### SELECTED TEXT
-*-*-
How does recursive method to count white spaces in a string work?

Question

I'm trying to fully understand how the method works, see the code below:

public static void main(String[] args) {
    System.out.println(countspaces("a number of spaces "));
}

public static int countspaces(String s) {
    if (s.length() == 0)
        return 0;
    else
        return (s.charAt(0) == ' ' ? 1 : 0) + countspaces(s.substring(1));
}

I've debugged the method using BlueJ. The line:

return (s.charAt(0) == ' ' ? 1 : 0) + countspaces(s.substring(1));

firstly checks if the character at the index zero is a white space, then it calls itself again (this makes it recursive) taking the substring of s starting at index 1 as an argument effectively changing the argument from "a number of spaces " to " number of spaces " and doing it till the argument's length() reaches 0. What I don't get is why it's not returning 01000000100100000010 (the last 0 being for the empty string s which terminates the loop) but 4? I can't see where in the code it sums up the 1's returned by

(s.charAt(0) == ' ' ? 1 : 0)

and ignoring the 0's. Please advise me what is missing from my reasoning.

Many Thanks

Grzegorz(Greg)

Answer 1

Since the method returns an int, not a string, it adds the numbers, not concatenates as characters/strings. ie

0+1+0+0+0+0+0+0+1+0+0+1+0+0+0+0+0+0+1+0 == 4

not

"0"+"1"+"0"+"0"+"0"+"0"+"0"+"0"+"1"+"0"+"0"+"1"+"0"+"0"+"0"+"0"+"0"+"0"+"1"+"0" 
== "01000000100100000010"

below returns an int, since countspaces returns an int

return (s.charAt(0) == ' ' ? 1 : 0) + countspaces(s.substring(1));
-*-*-
### MATERIAL SUPPLIED
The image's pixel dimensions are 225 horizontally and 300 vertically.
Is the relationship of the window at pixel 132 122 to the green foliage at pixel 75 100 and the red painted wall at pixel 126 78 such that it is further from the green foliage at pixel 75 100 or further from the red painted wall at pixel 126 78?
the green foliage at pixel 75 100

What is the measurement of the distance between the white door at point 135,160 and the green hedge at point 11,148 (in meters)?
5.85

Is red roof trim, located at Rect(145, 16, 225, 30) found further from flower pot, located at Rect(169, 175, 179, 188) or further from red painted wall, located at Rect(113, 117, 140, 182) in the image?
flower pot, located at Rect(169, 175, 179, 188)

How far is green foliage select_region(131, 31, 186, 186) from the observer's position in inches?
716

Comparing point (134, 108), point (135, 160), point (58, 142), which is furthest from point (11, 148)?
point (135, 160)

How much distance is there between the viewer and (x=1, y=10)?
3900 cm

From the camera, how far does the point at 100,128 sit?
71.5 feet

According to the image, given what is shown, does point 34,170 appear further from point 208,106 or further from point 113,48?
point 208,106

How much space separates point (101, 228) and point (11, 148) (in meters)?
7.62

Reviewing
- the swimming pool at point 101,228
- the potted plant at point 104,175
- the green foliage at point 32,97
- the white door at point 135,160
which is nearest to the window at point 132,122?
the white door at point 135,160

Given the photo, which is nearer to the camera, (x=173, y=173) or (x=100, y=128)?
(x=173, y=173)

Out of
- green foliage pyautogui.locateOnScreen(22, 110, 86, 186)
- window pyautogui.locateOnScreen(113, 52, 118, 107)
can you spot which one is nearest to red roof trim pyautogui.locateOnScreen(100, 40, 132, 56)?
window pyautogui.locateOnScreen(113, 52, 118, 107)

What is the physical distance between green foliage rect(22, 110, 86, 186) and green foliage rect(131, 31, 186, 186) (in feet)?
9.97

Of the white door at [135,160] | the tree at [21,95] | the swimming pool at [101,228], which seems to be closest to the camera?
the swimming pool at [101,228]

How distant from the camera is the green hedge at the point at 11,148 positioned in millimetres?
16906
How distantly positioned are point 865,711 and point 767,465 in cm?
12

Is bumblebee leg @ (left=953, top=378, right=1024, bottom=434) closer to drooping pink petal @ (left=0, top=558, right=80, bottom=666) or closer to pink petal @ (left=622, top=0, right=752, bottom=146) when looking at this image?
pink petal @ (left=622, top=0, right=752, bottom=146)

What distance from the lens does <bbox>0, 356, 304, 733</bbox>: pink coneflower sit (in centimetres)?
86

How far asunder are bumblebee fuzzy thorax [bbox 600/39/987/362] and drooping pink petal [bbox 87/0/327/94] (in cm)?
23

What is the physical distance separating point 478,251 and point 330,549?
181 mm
-*-*-
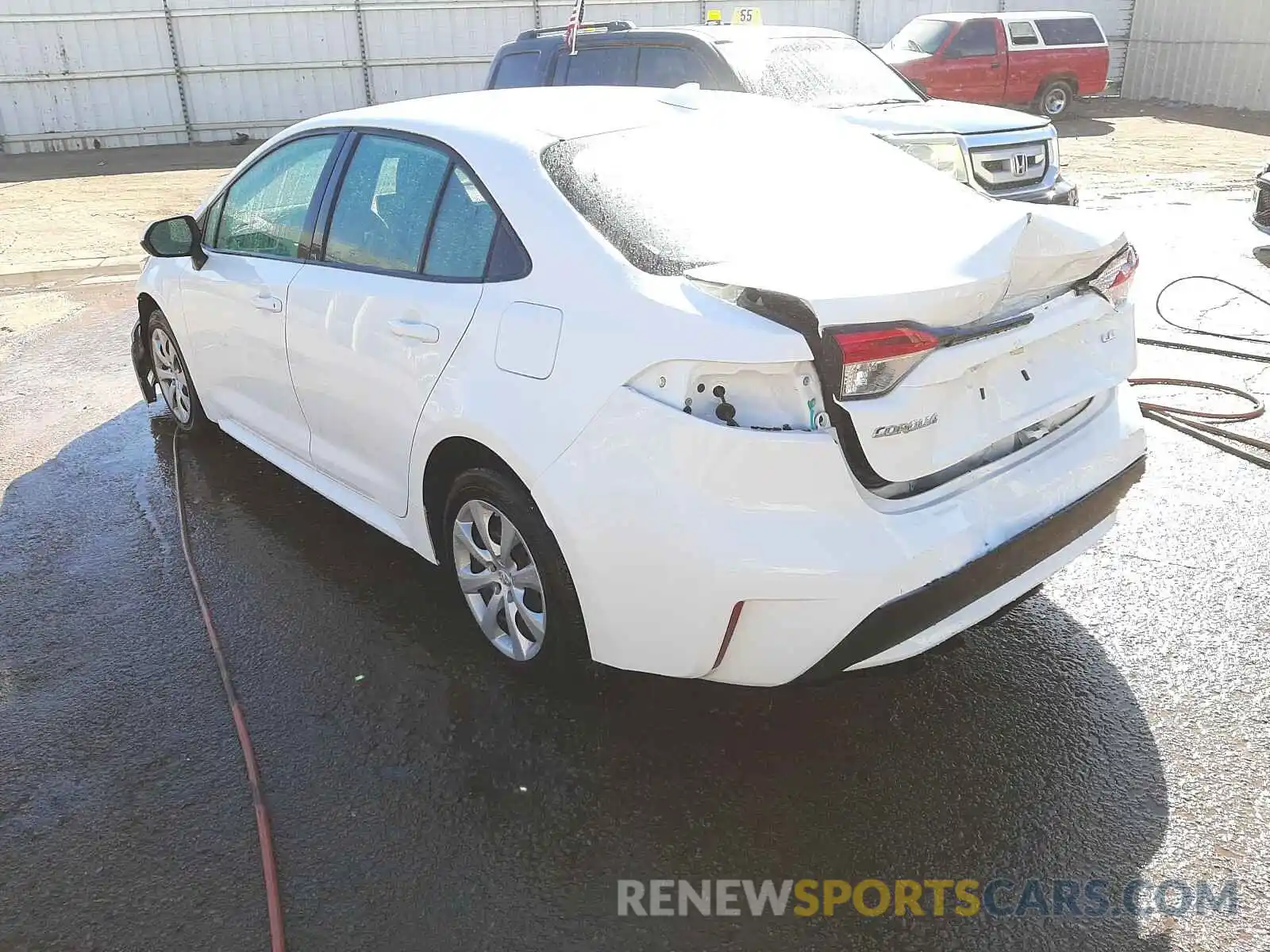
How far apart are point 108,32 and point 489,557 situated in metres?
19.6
-*-*-
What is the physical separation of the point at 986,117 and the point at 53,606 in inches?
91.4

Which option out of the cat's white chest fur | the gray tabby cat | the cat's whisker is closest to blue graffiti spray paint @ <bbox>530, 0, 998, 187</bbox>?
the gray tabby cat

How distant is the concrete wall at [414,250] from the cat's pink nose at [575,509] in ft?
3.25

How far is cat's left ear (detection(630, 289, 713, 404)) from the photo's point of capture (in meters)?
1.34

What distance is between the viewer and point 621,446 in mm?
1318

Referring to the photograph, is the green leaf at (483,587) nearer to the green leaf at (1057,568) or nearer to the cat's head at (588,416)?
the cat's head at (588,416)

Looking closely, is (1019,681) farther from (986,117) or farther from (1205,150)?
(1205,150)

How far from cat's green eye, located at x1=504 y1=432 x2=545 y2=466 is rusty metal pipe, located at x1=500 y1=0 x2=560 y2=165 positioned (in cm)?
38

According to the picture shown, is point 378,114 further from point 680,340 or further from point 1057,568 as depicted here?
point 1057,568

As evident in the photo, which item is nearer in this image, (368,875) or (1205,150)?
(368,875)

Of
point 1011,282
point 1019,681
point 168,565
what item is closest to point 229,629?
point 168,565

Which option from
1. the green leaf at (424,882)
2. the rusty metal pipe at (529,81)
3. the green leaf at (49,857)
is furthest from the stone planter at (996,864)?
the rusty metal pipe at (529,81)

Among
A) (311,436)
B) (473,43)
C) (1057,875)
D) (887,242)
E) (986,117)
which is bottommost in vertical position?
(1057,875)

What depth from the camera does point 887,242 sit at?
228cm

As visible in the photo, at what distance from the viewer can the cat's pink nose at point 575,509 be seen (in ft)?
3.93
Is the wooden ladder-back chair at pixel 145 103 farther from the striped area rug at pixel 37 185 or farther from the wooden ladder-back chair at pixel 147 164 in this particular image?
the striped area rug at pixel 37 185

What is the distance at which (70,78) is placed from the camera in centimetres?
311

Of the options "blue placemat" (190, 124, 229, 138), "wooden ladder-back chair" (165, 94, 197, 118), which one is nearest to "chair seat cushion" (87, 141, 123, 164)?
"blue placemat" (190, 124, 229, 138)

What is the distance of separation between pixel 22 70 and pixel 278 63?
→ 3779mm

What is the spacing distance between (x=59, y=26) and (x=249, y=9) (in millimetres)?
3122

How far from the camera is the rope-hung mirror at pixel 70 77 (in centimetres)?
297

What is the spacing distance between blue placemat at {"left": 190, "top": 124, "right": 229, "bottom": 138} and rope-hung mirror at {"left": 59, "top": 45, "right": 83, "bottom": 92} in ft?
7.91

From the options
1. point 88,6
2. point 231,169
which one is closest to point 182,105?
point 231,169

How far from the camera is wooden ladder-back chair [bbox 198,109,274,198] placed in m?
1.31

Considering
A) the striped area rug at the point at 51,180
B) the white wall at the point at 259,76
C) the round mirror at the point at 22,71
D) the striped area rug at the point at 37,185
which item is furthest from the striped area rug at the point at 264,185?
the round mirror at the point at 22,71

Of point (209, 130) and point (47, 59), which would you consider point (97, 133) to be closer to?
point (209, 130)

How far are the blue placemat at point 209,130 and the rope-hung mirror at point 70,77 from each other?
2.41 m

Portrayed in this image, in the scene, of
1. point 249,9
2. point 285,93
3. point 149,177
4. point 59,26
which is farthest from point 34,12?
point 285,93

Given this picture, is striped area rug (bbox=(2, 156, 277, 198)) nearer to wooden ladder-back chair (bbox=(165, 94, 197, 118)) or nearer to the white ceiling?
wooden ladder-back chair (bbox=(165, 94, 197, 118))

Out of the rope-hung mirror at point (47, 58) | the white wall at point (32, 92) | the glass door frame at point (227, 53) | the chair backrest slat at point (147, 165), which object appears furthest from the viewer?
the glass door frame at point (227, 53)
-*-*-
### TASK INSTRUCTIONS
A - Reproduce the part of the forum thread that begins at the words "firstly checks if" and stops after the words "from my reasoning.".
B - List every line of the rows that contains the word "item", treating uppercase and lowercase letters as different.
The forum thread and the rows were gathered from unrelated sources.

### SOLUTIONS PER TASK
A -
firstly checks if the character at the index zero is a white space, then it calls itself again (this makes it recursive) taking the substring of s starting at index 1 as an argument effectively changing the argument from "a number of spaces " to " number of spaces " and doing it till the argument's length() reaches 0. What I don't get is why it's not returning 01000000100100000010 (the last 0 being for the empty string s which terminates the loop) but 4? I can't see where in the code it sums up the 1's returned by

(s.charAt(0) == ' ' ? 1 : 0)

and ignoring the 0's. Please advise me what is missing from my reasoning.

B -
As evident in the photo, which item is nearer in this image, (368,875) or (1205,150)?
what item is closest to point 229,629?
which item is furthest from the striped area rug at the point at 264,185?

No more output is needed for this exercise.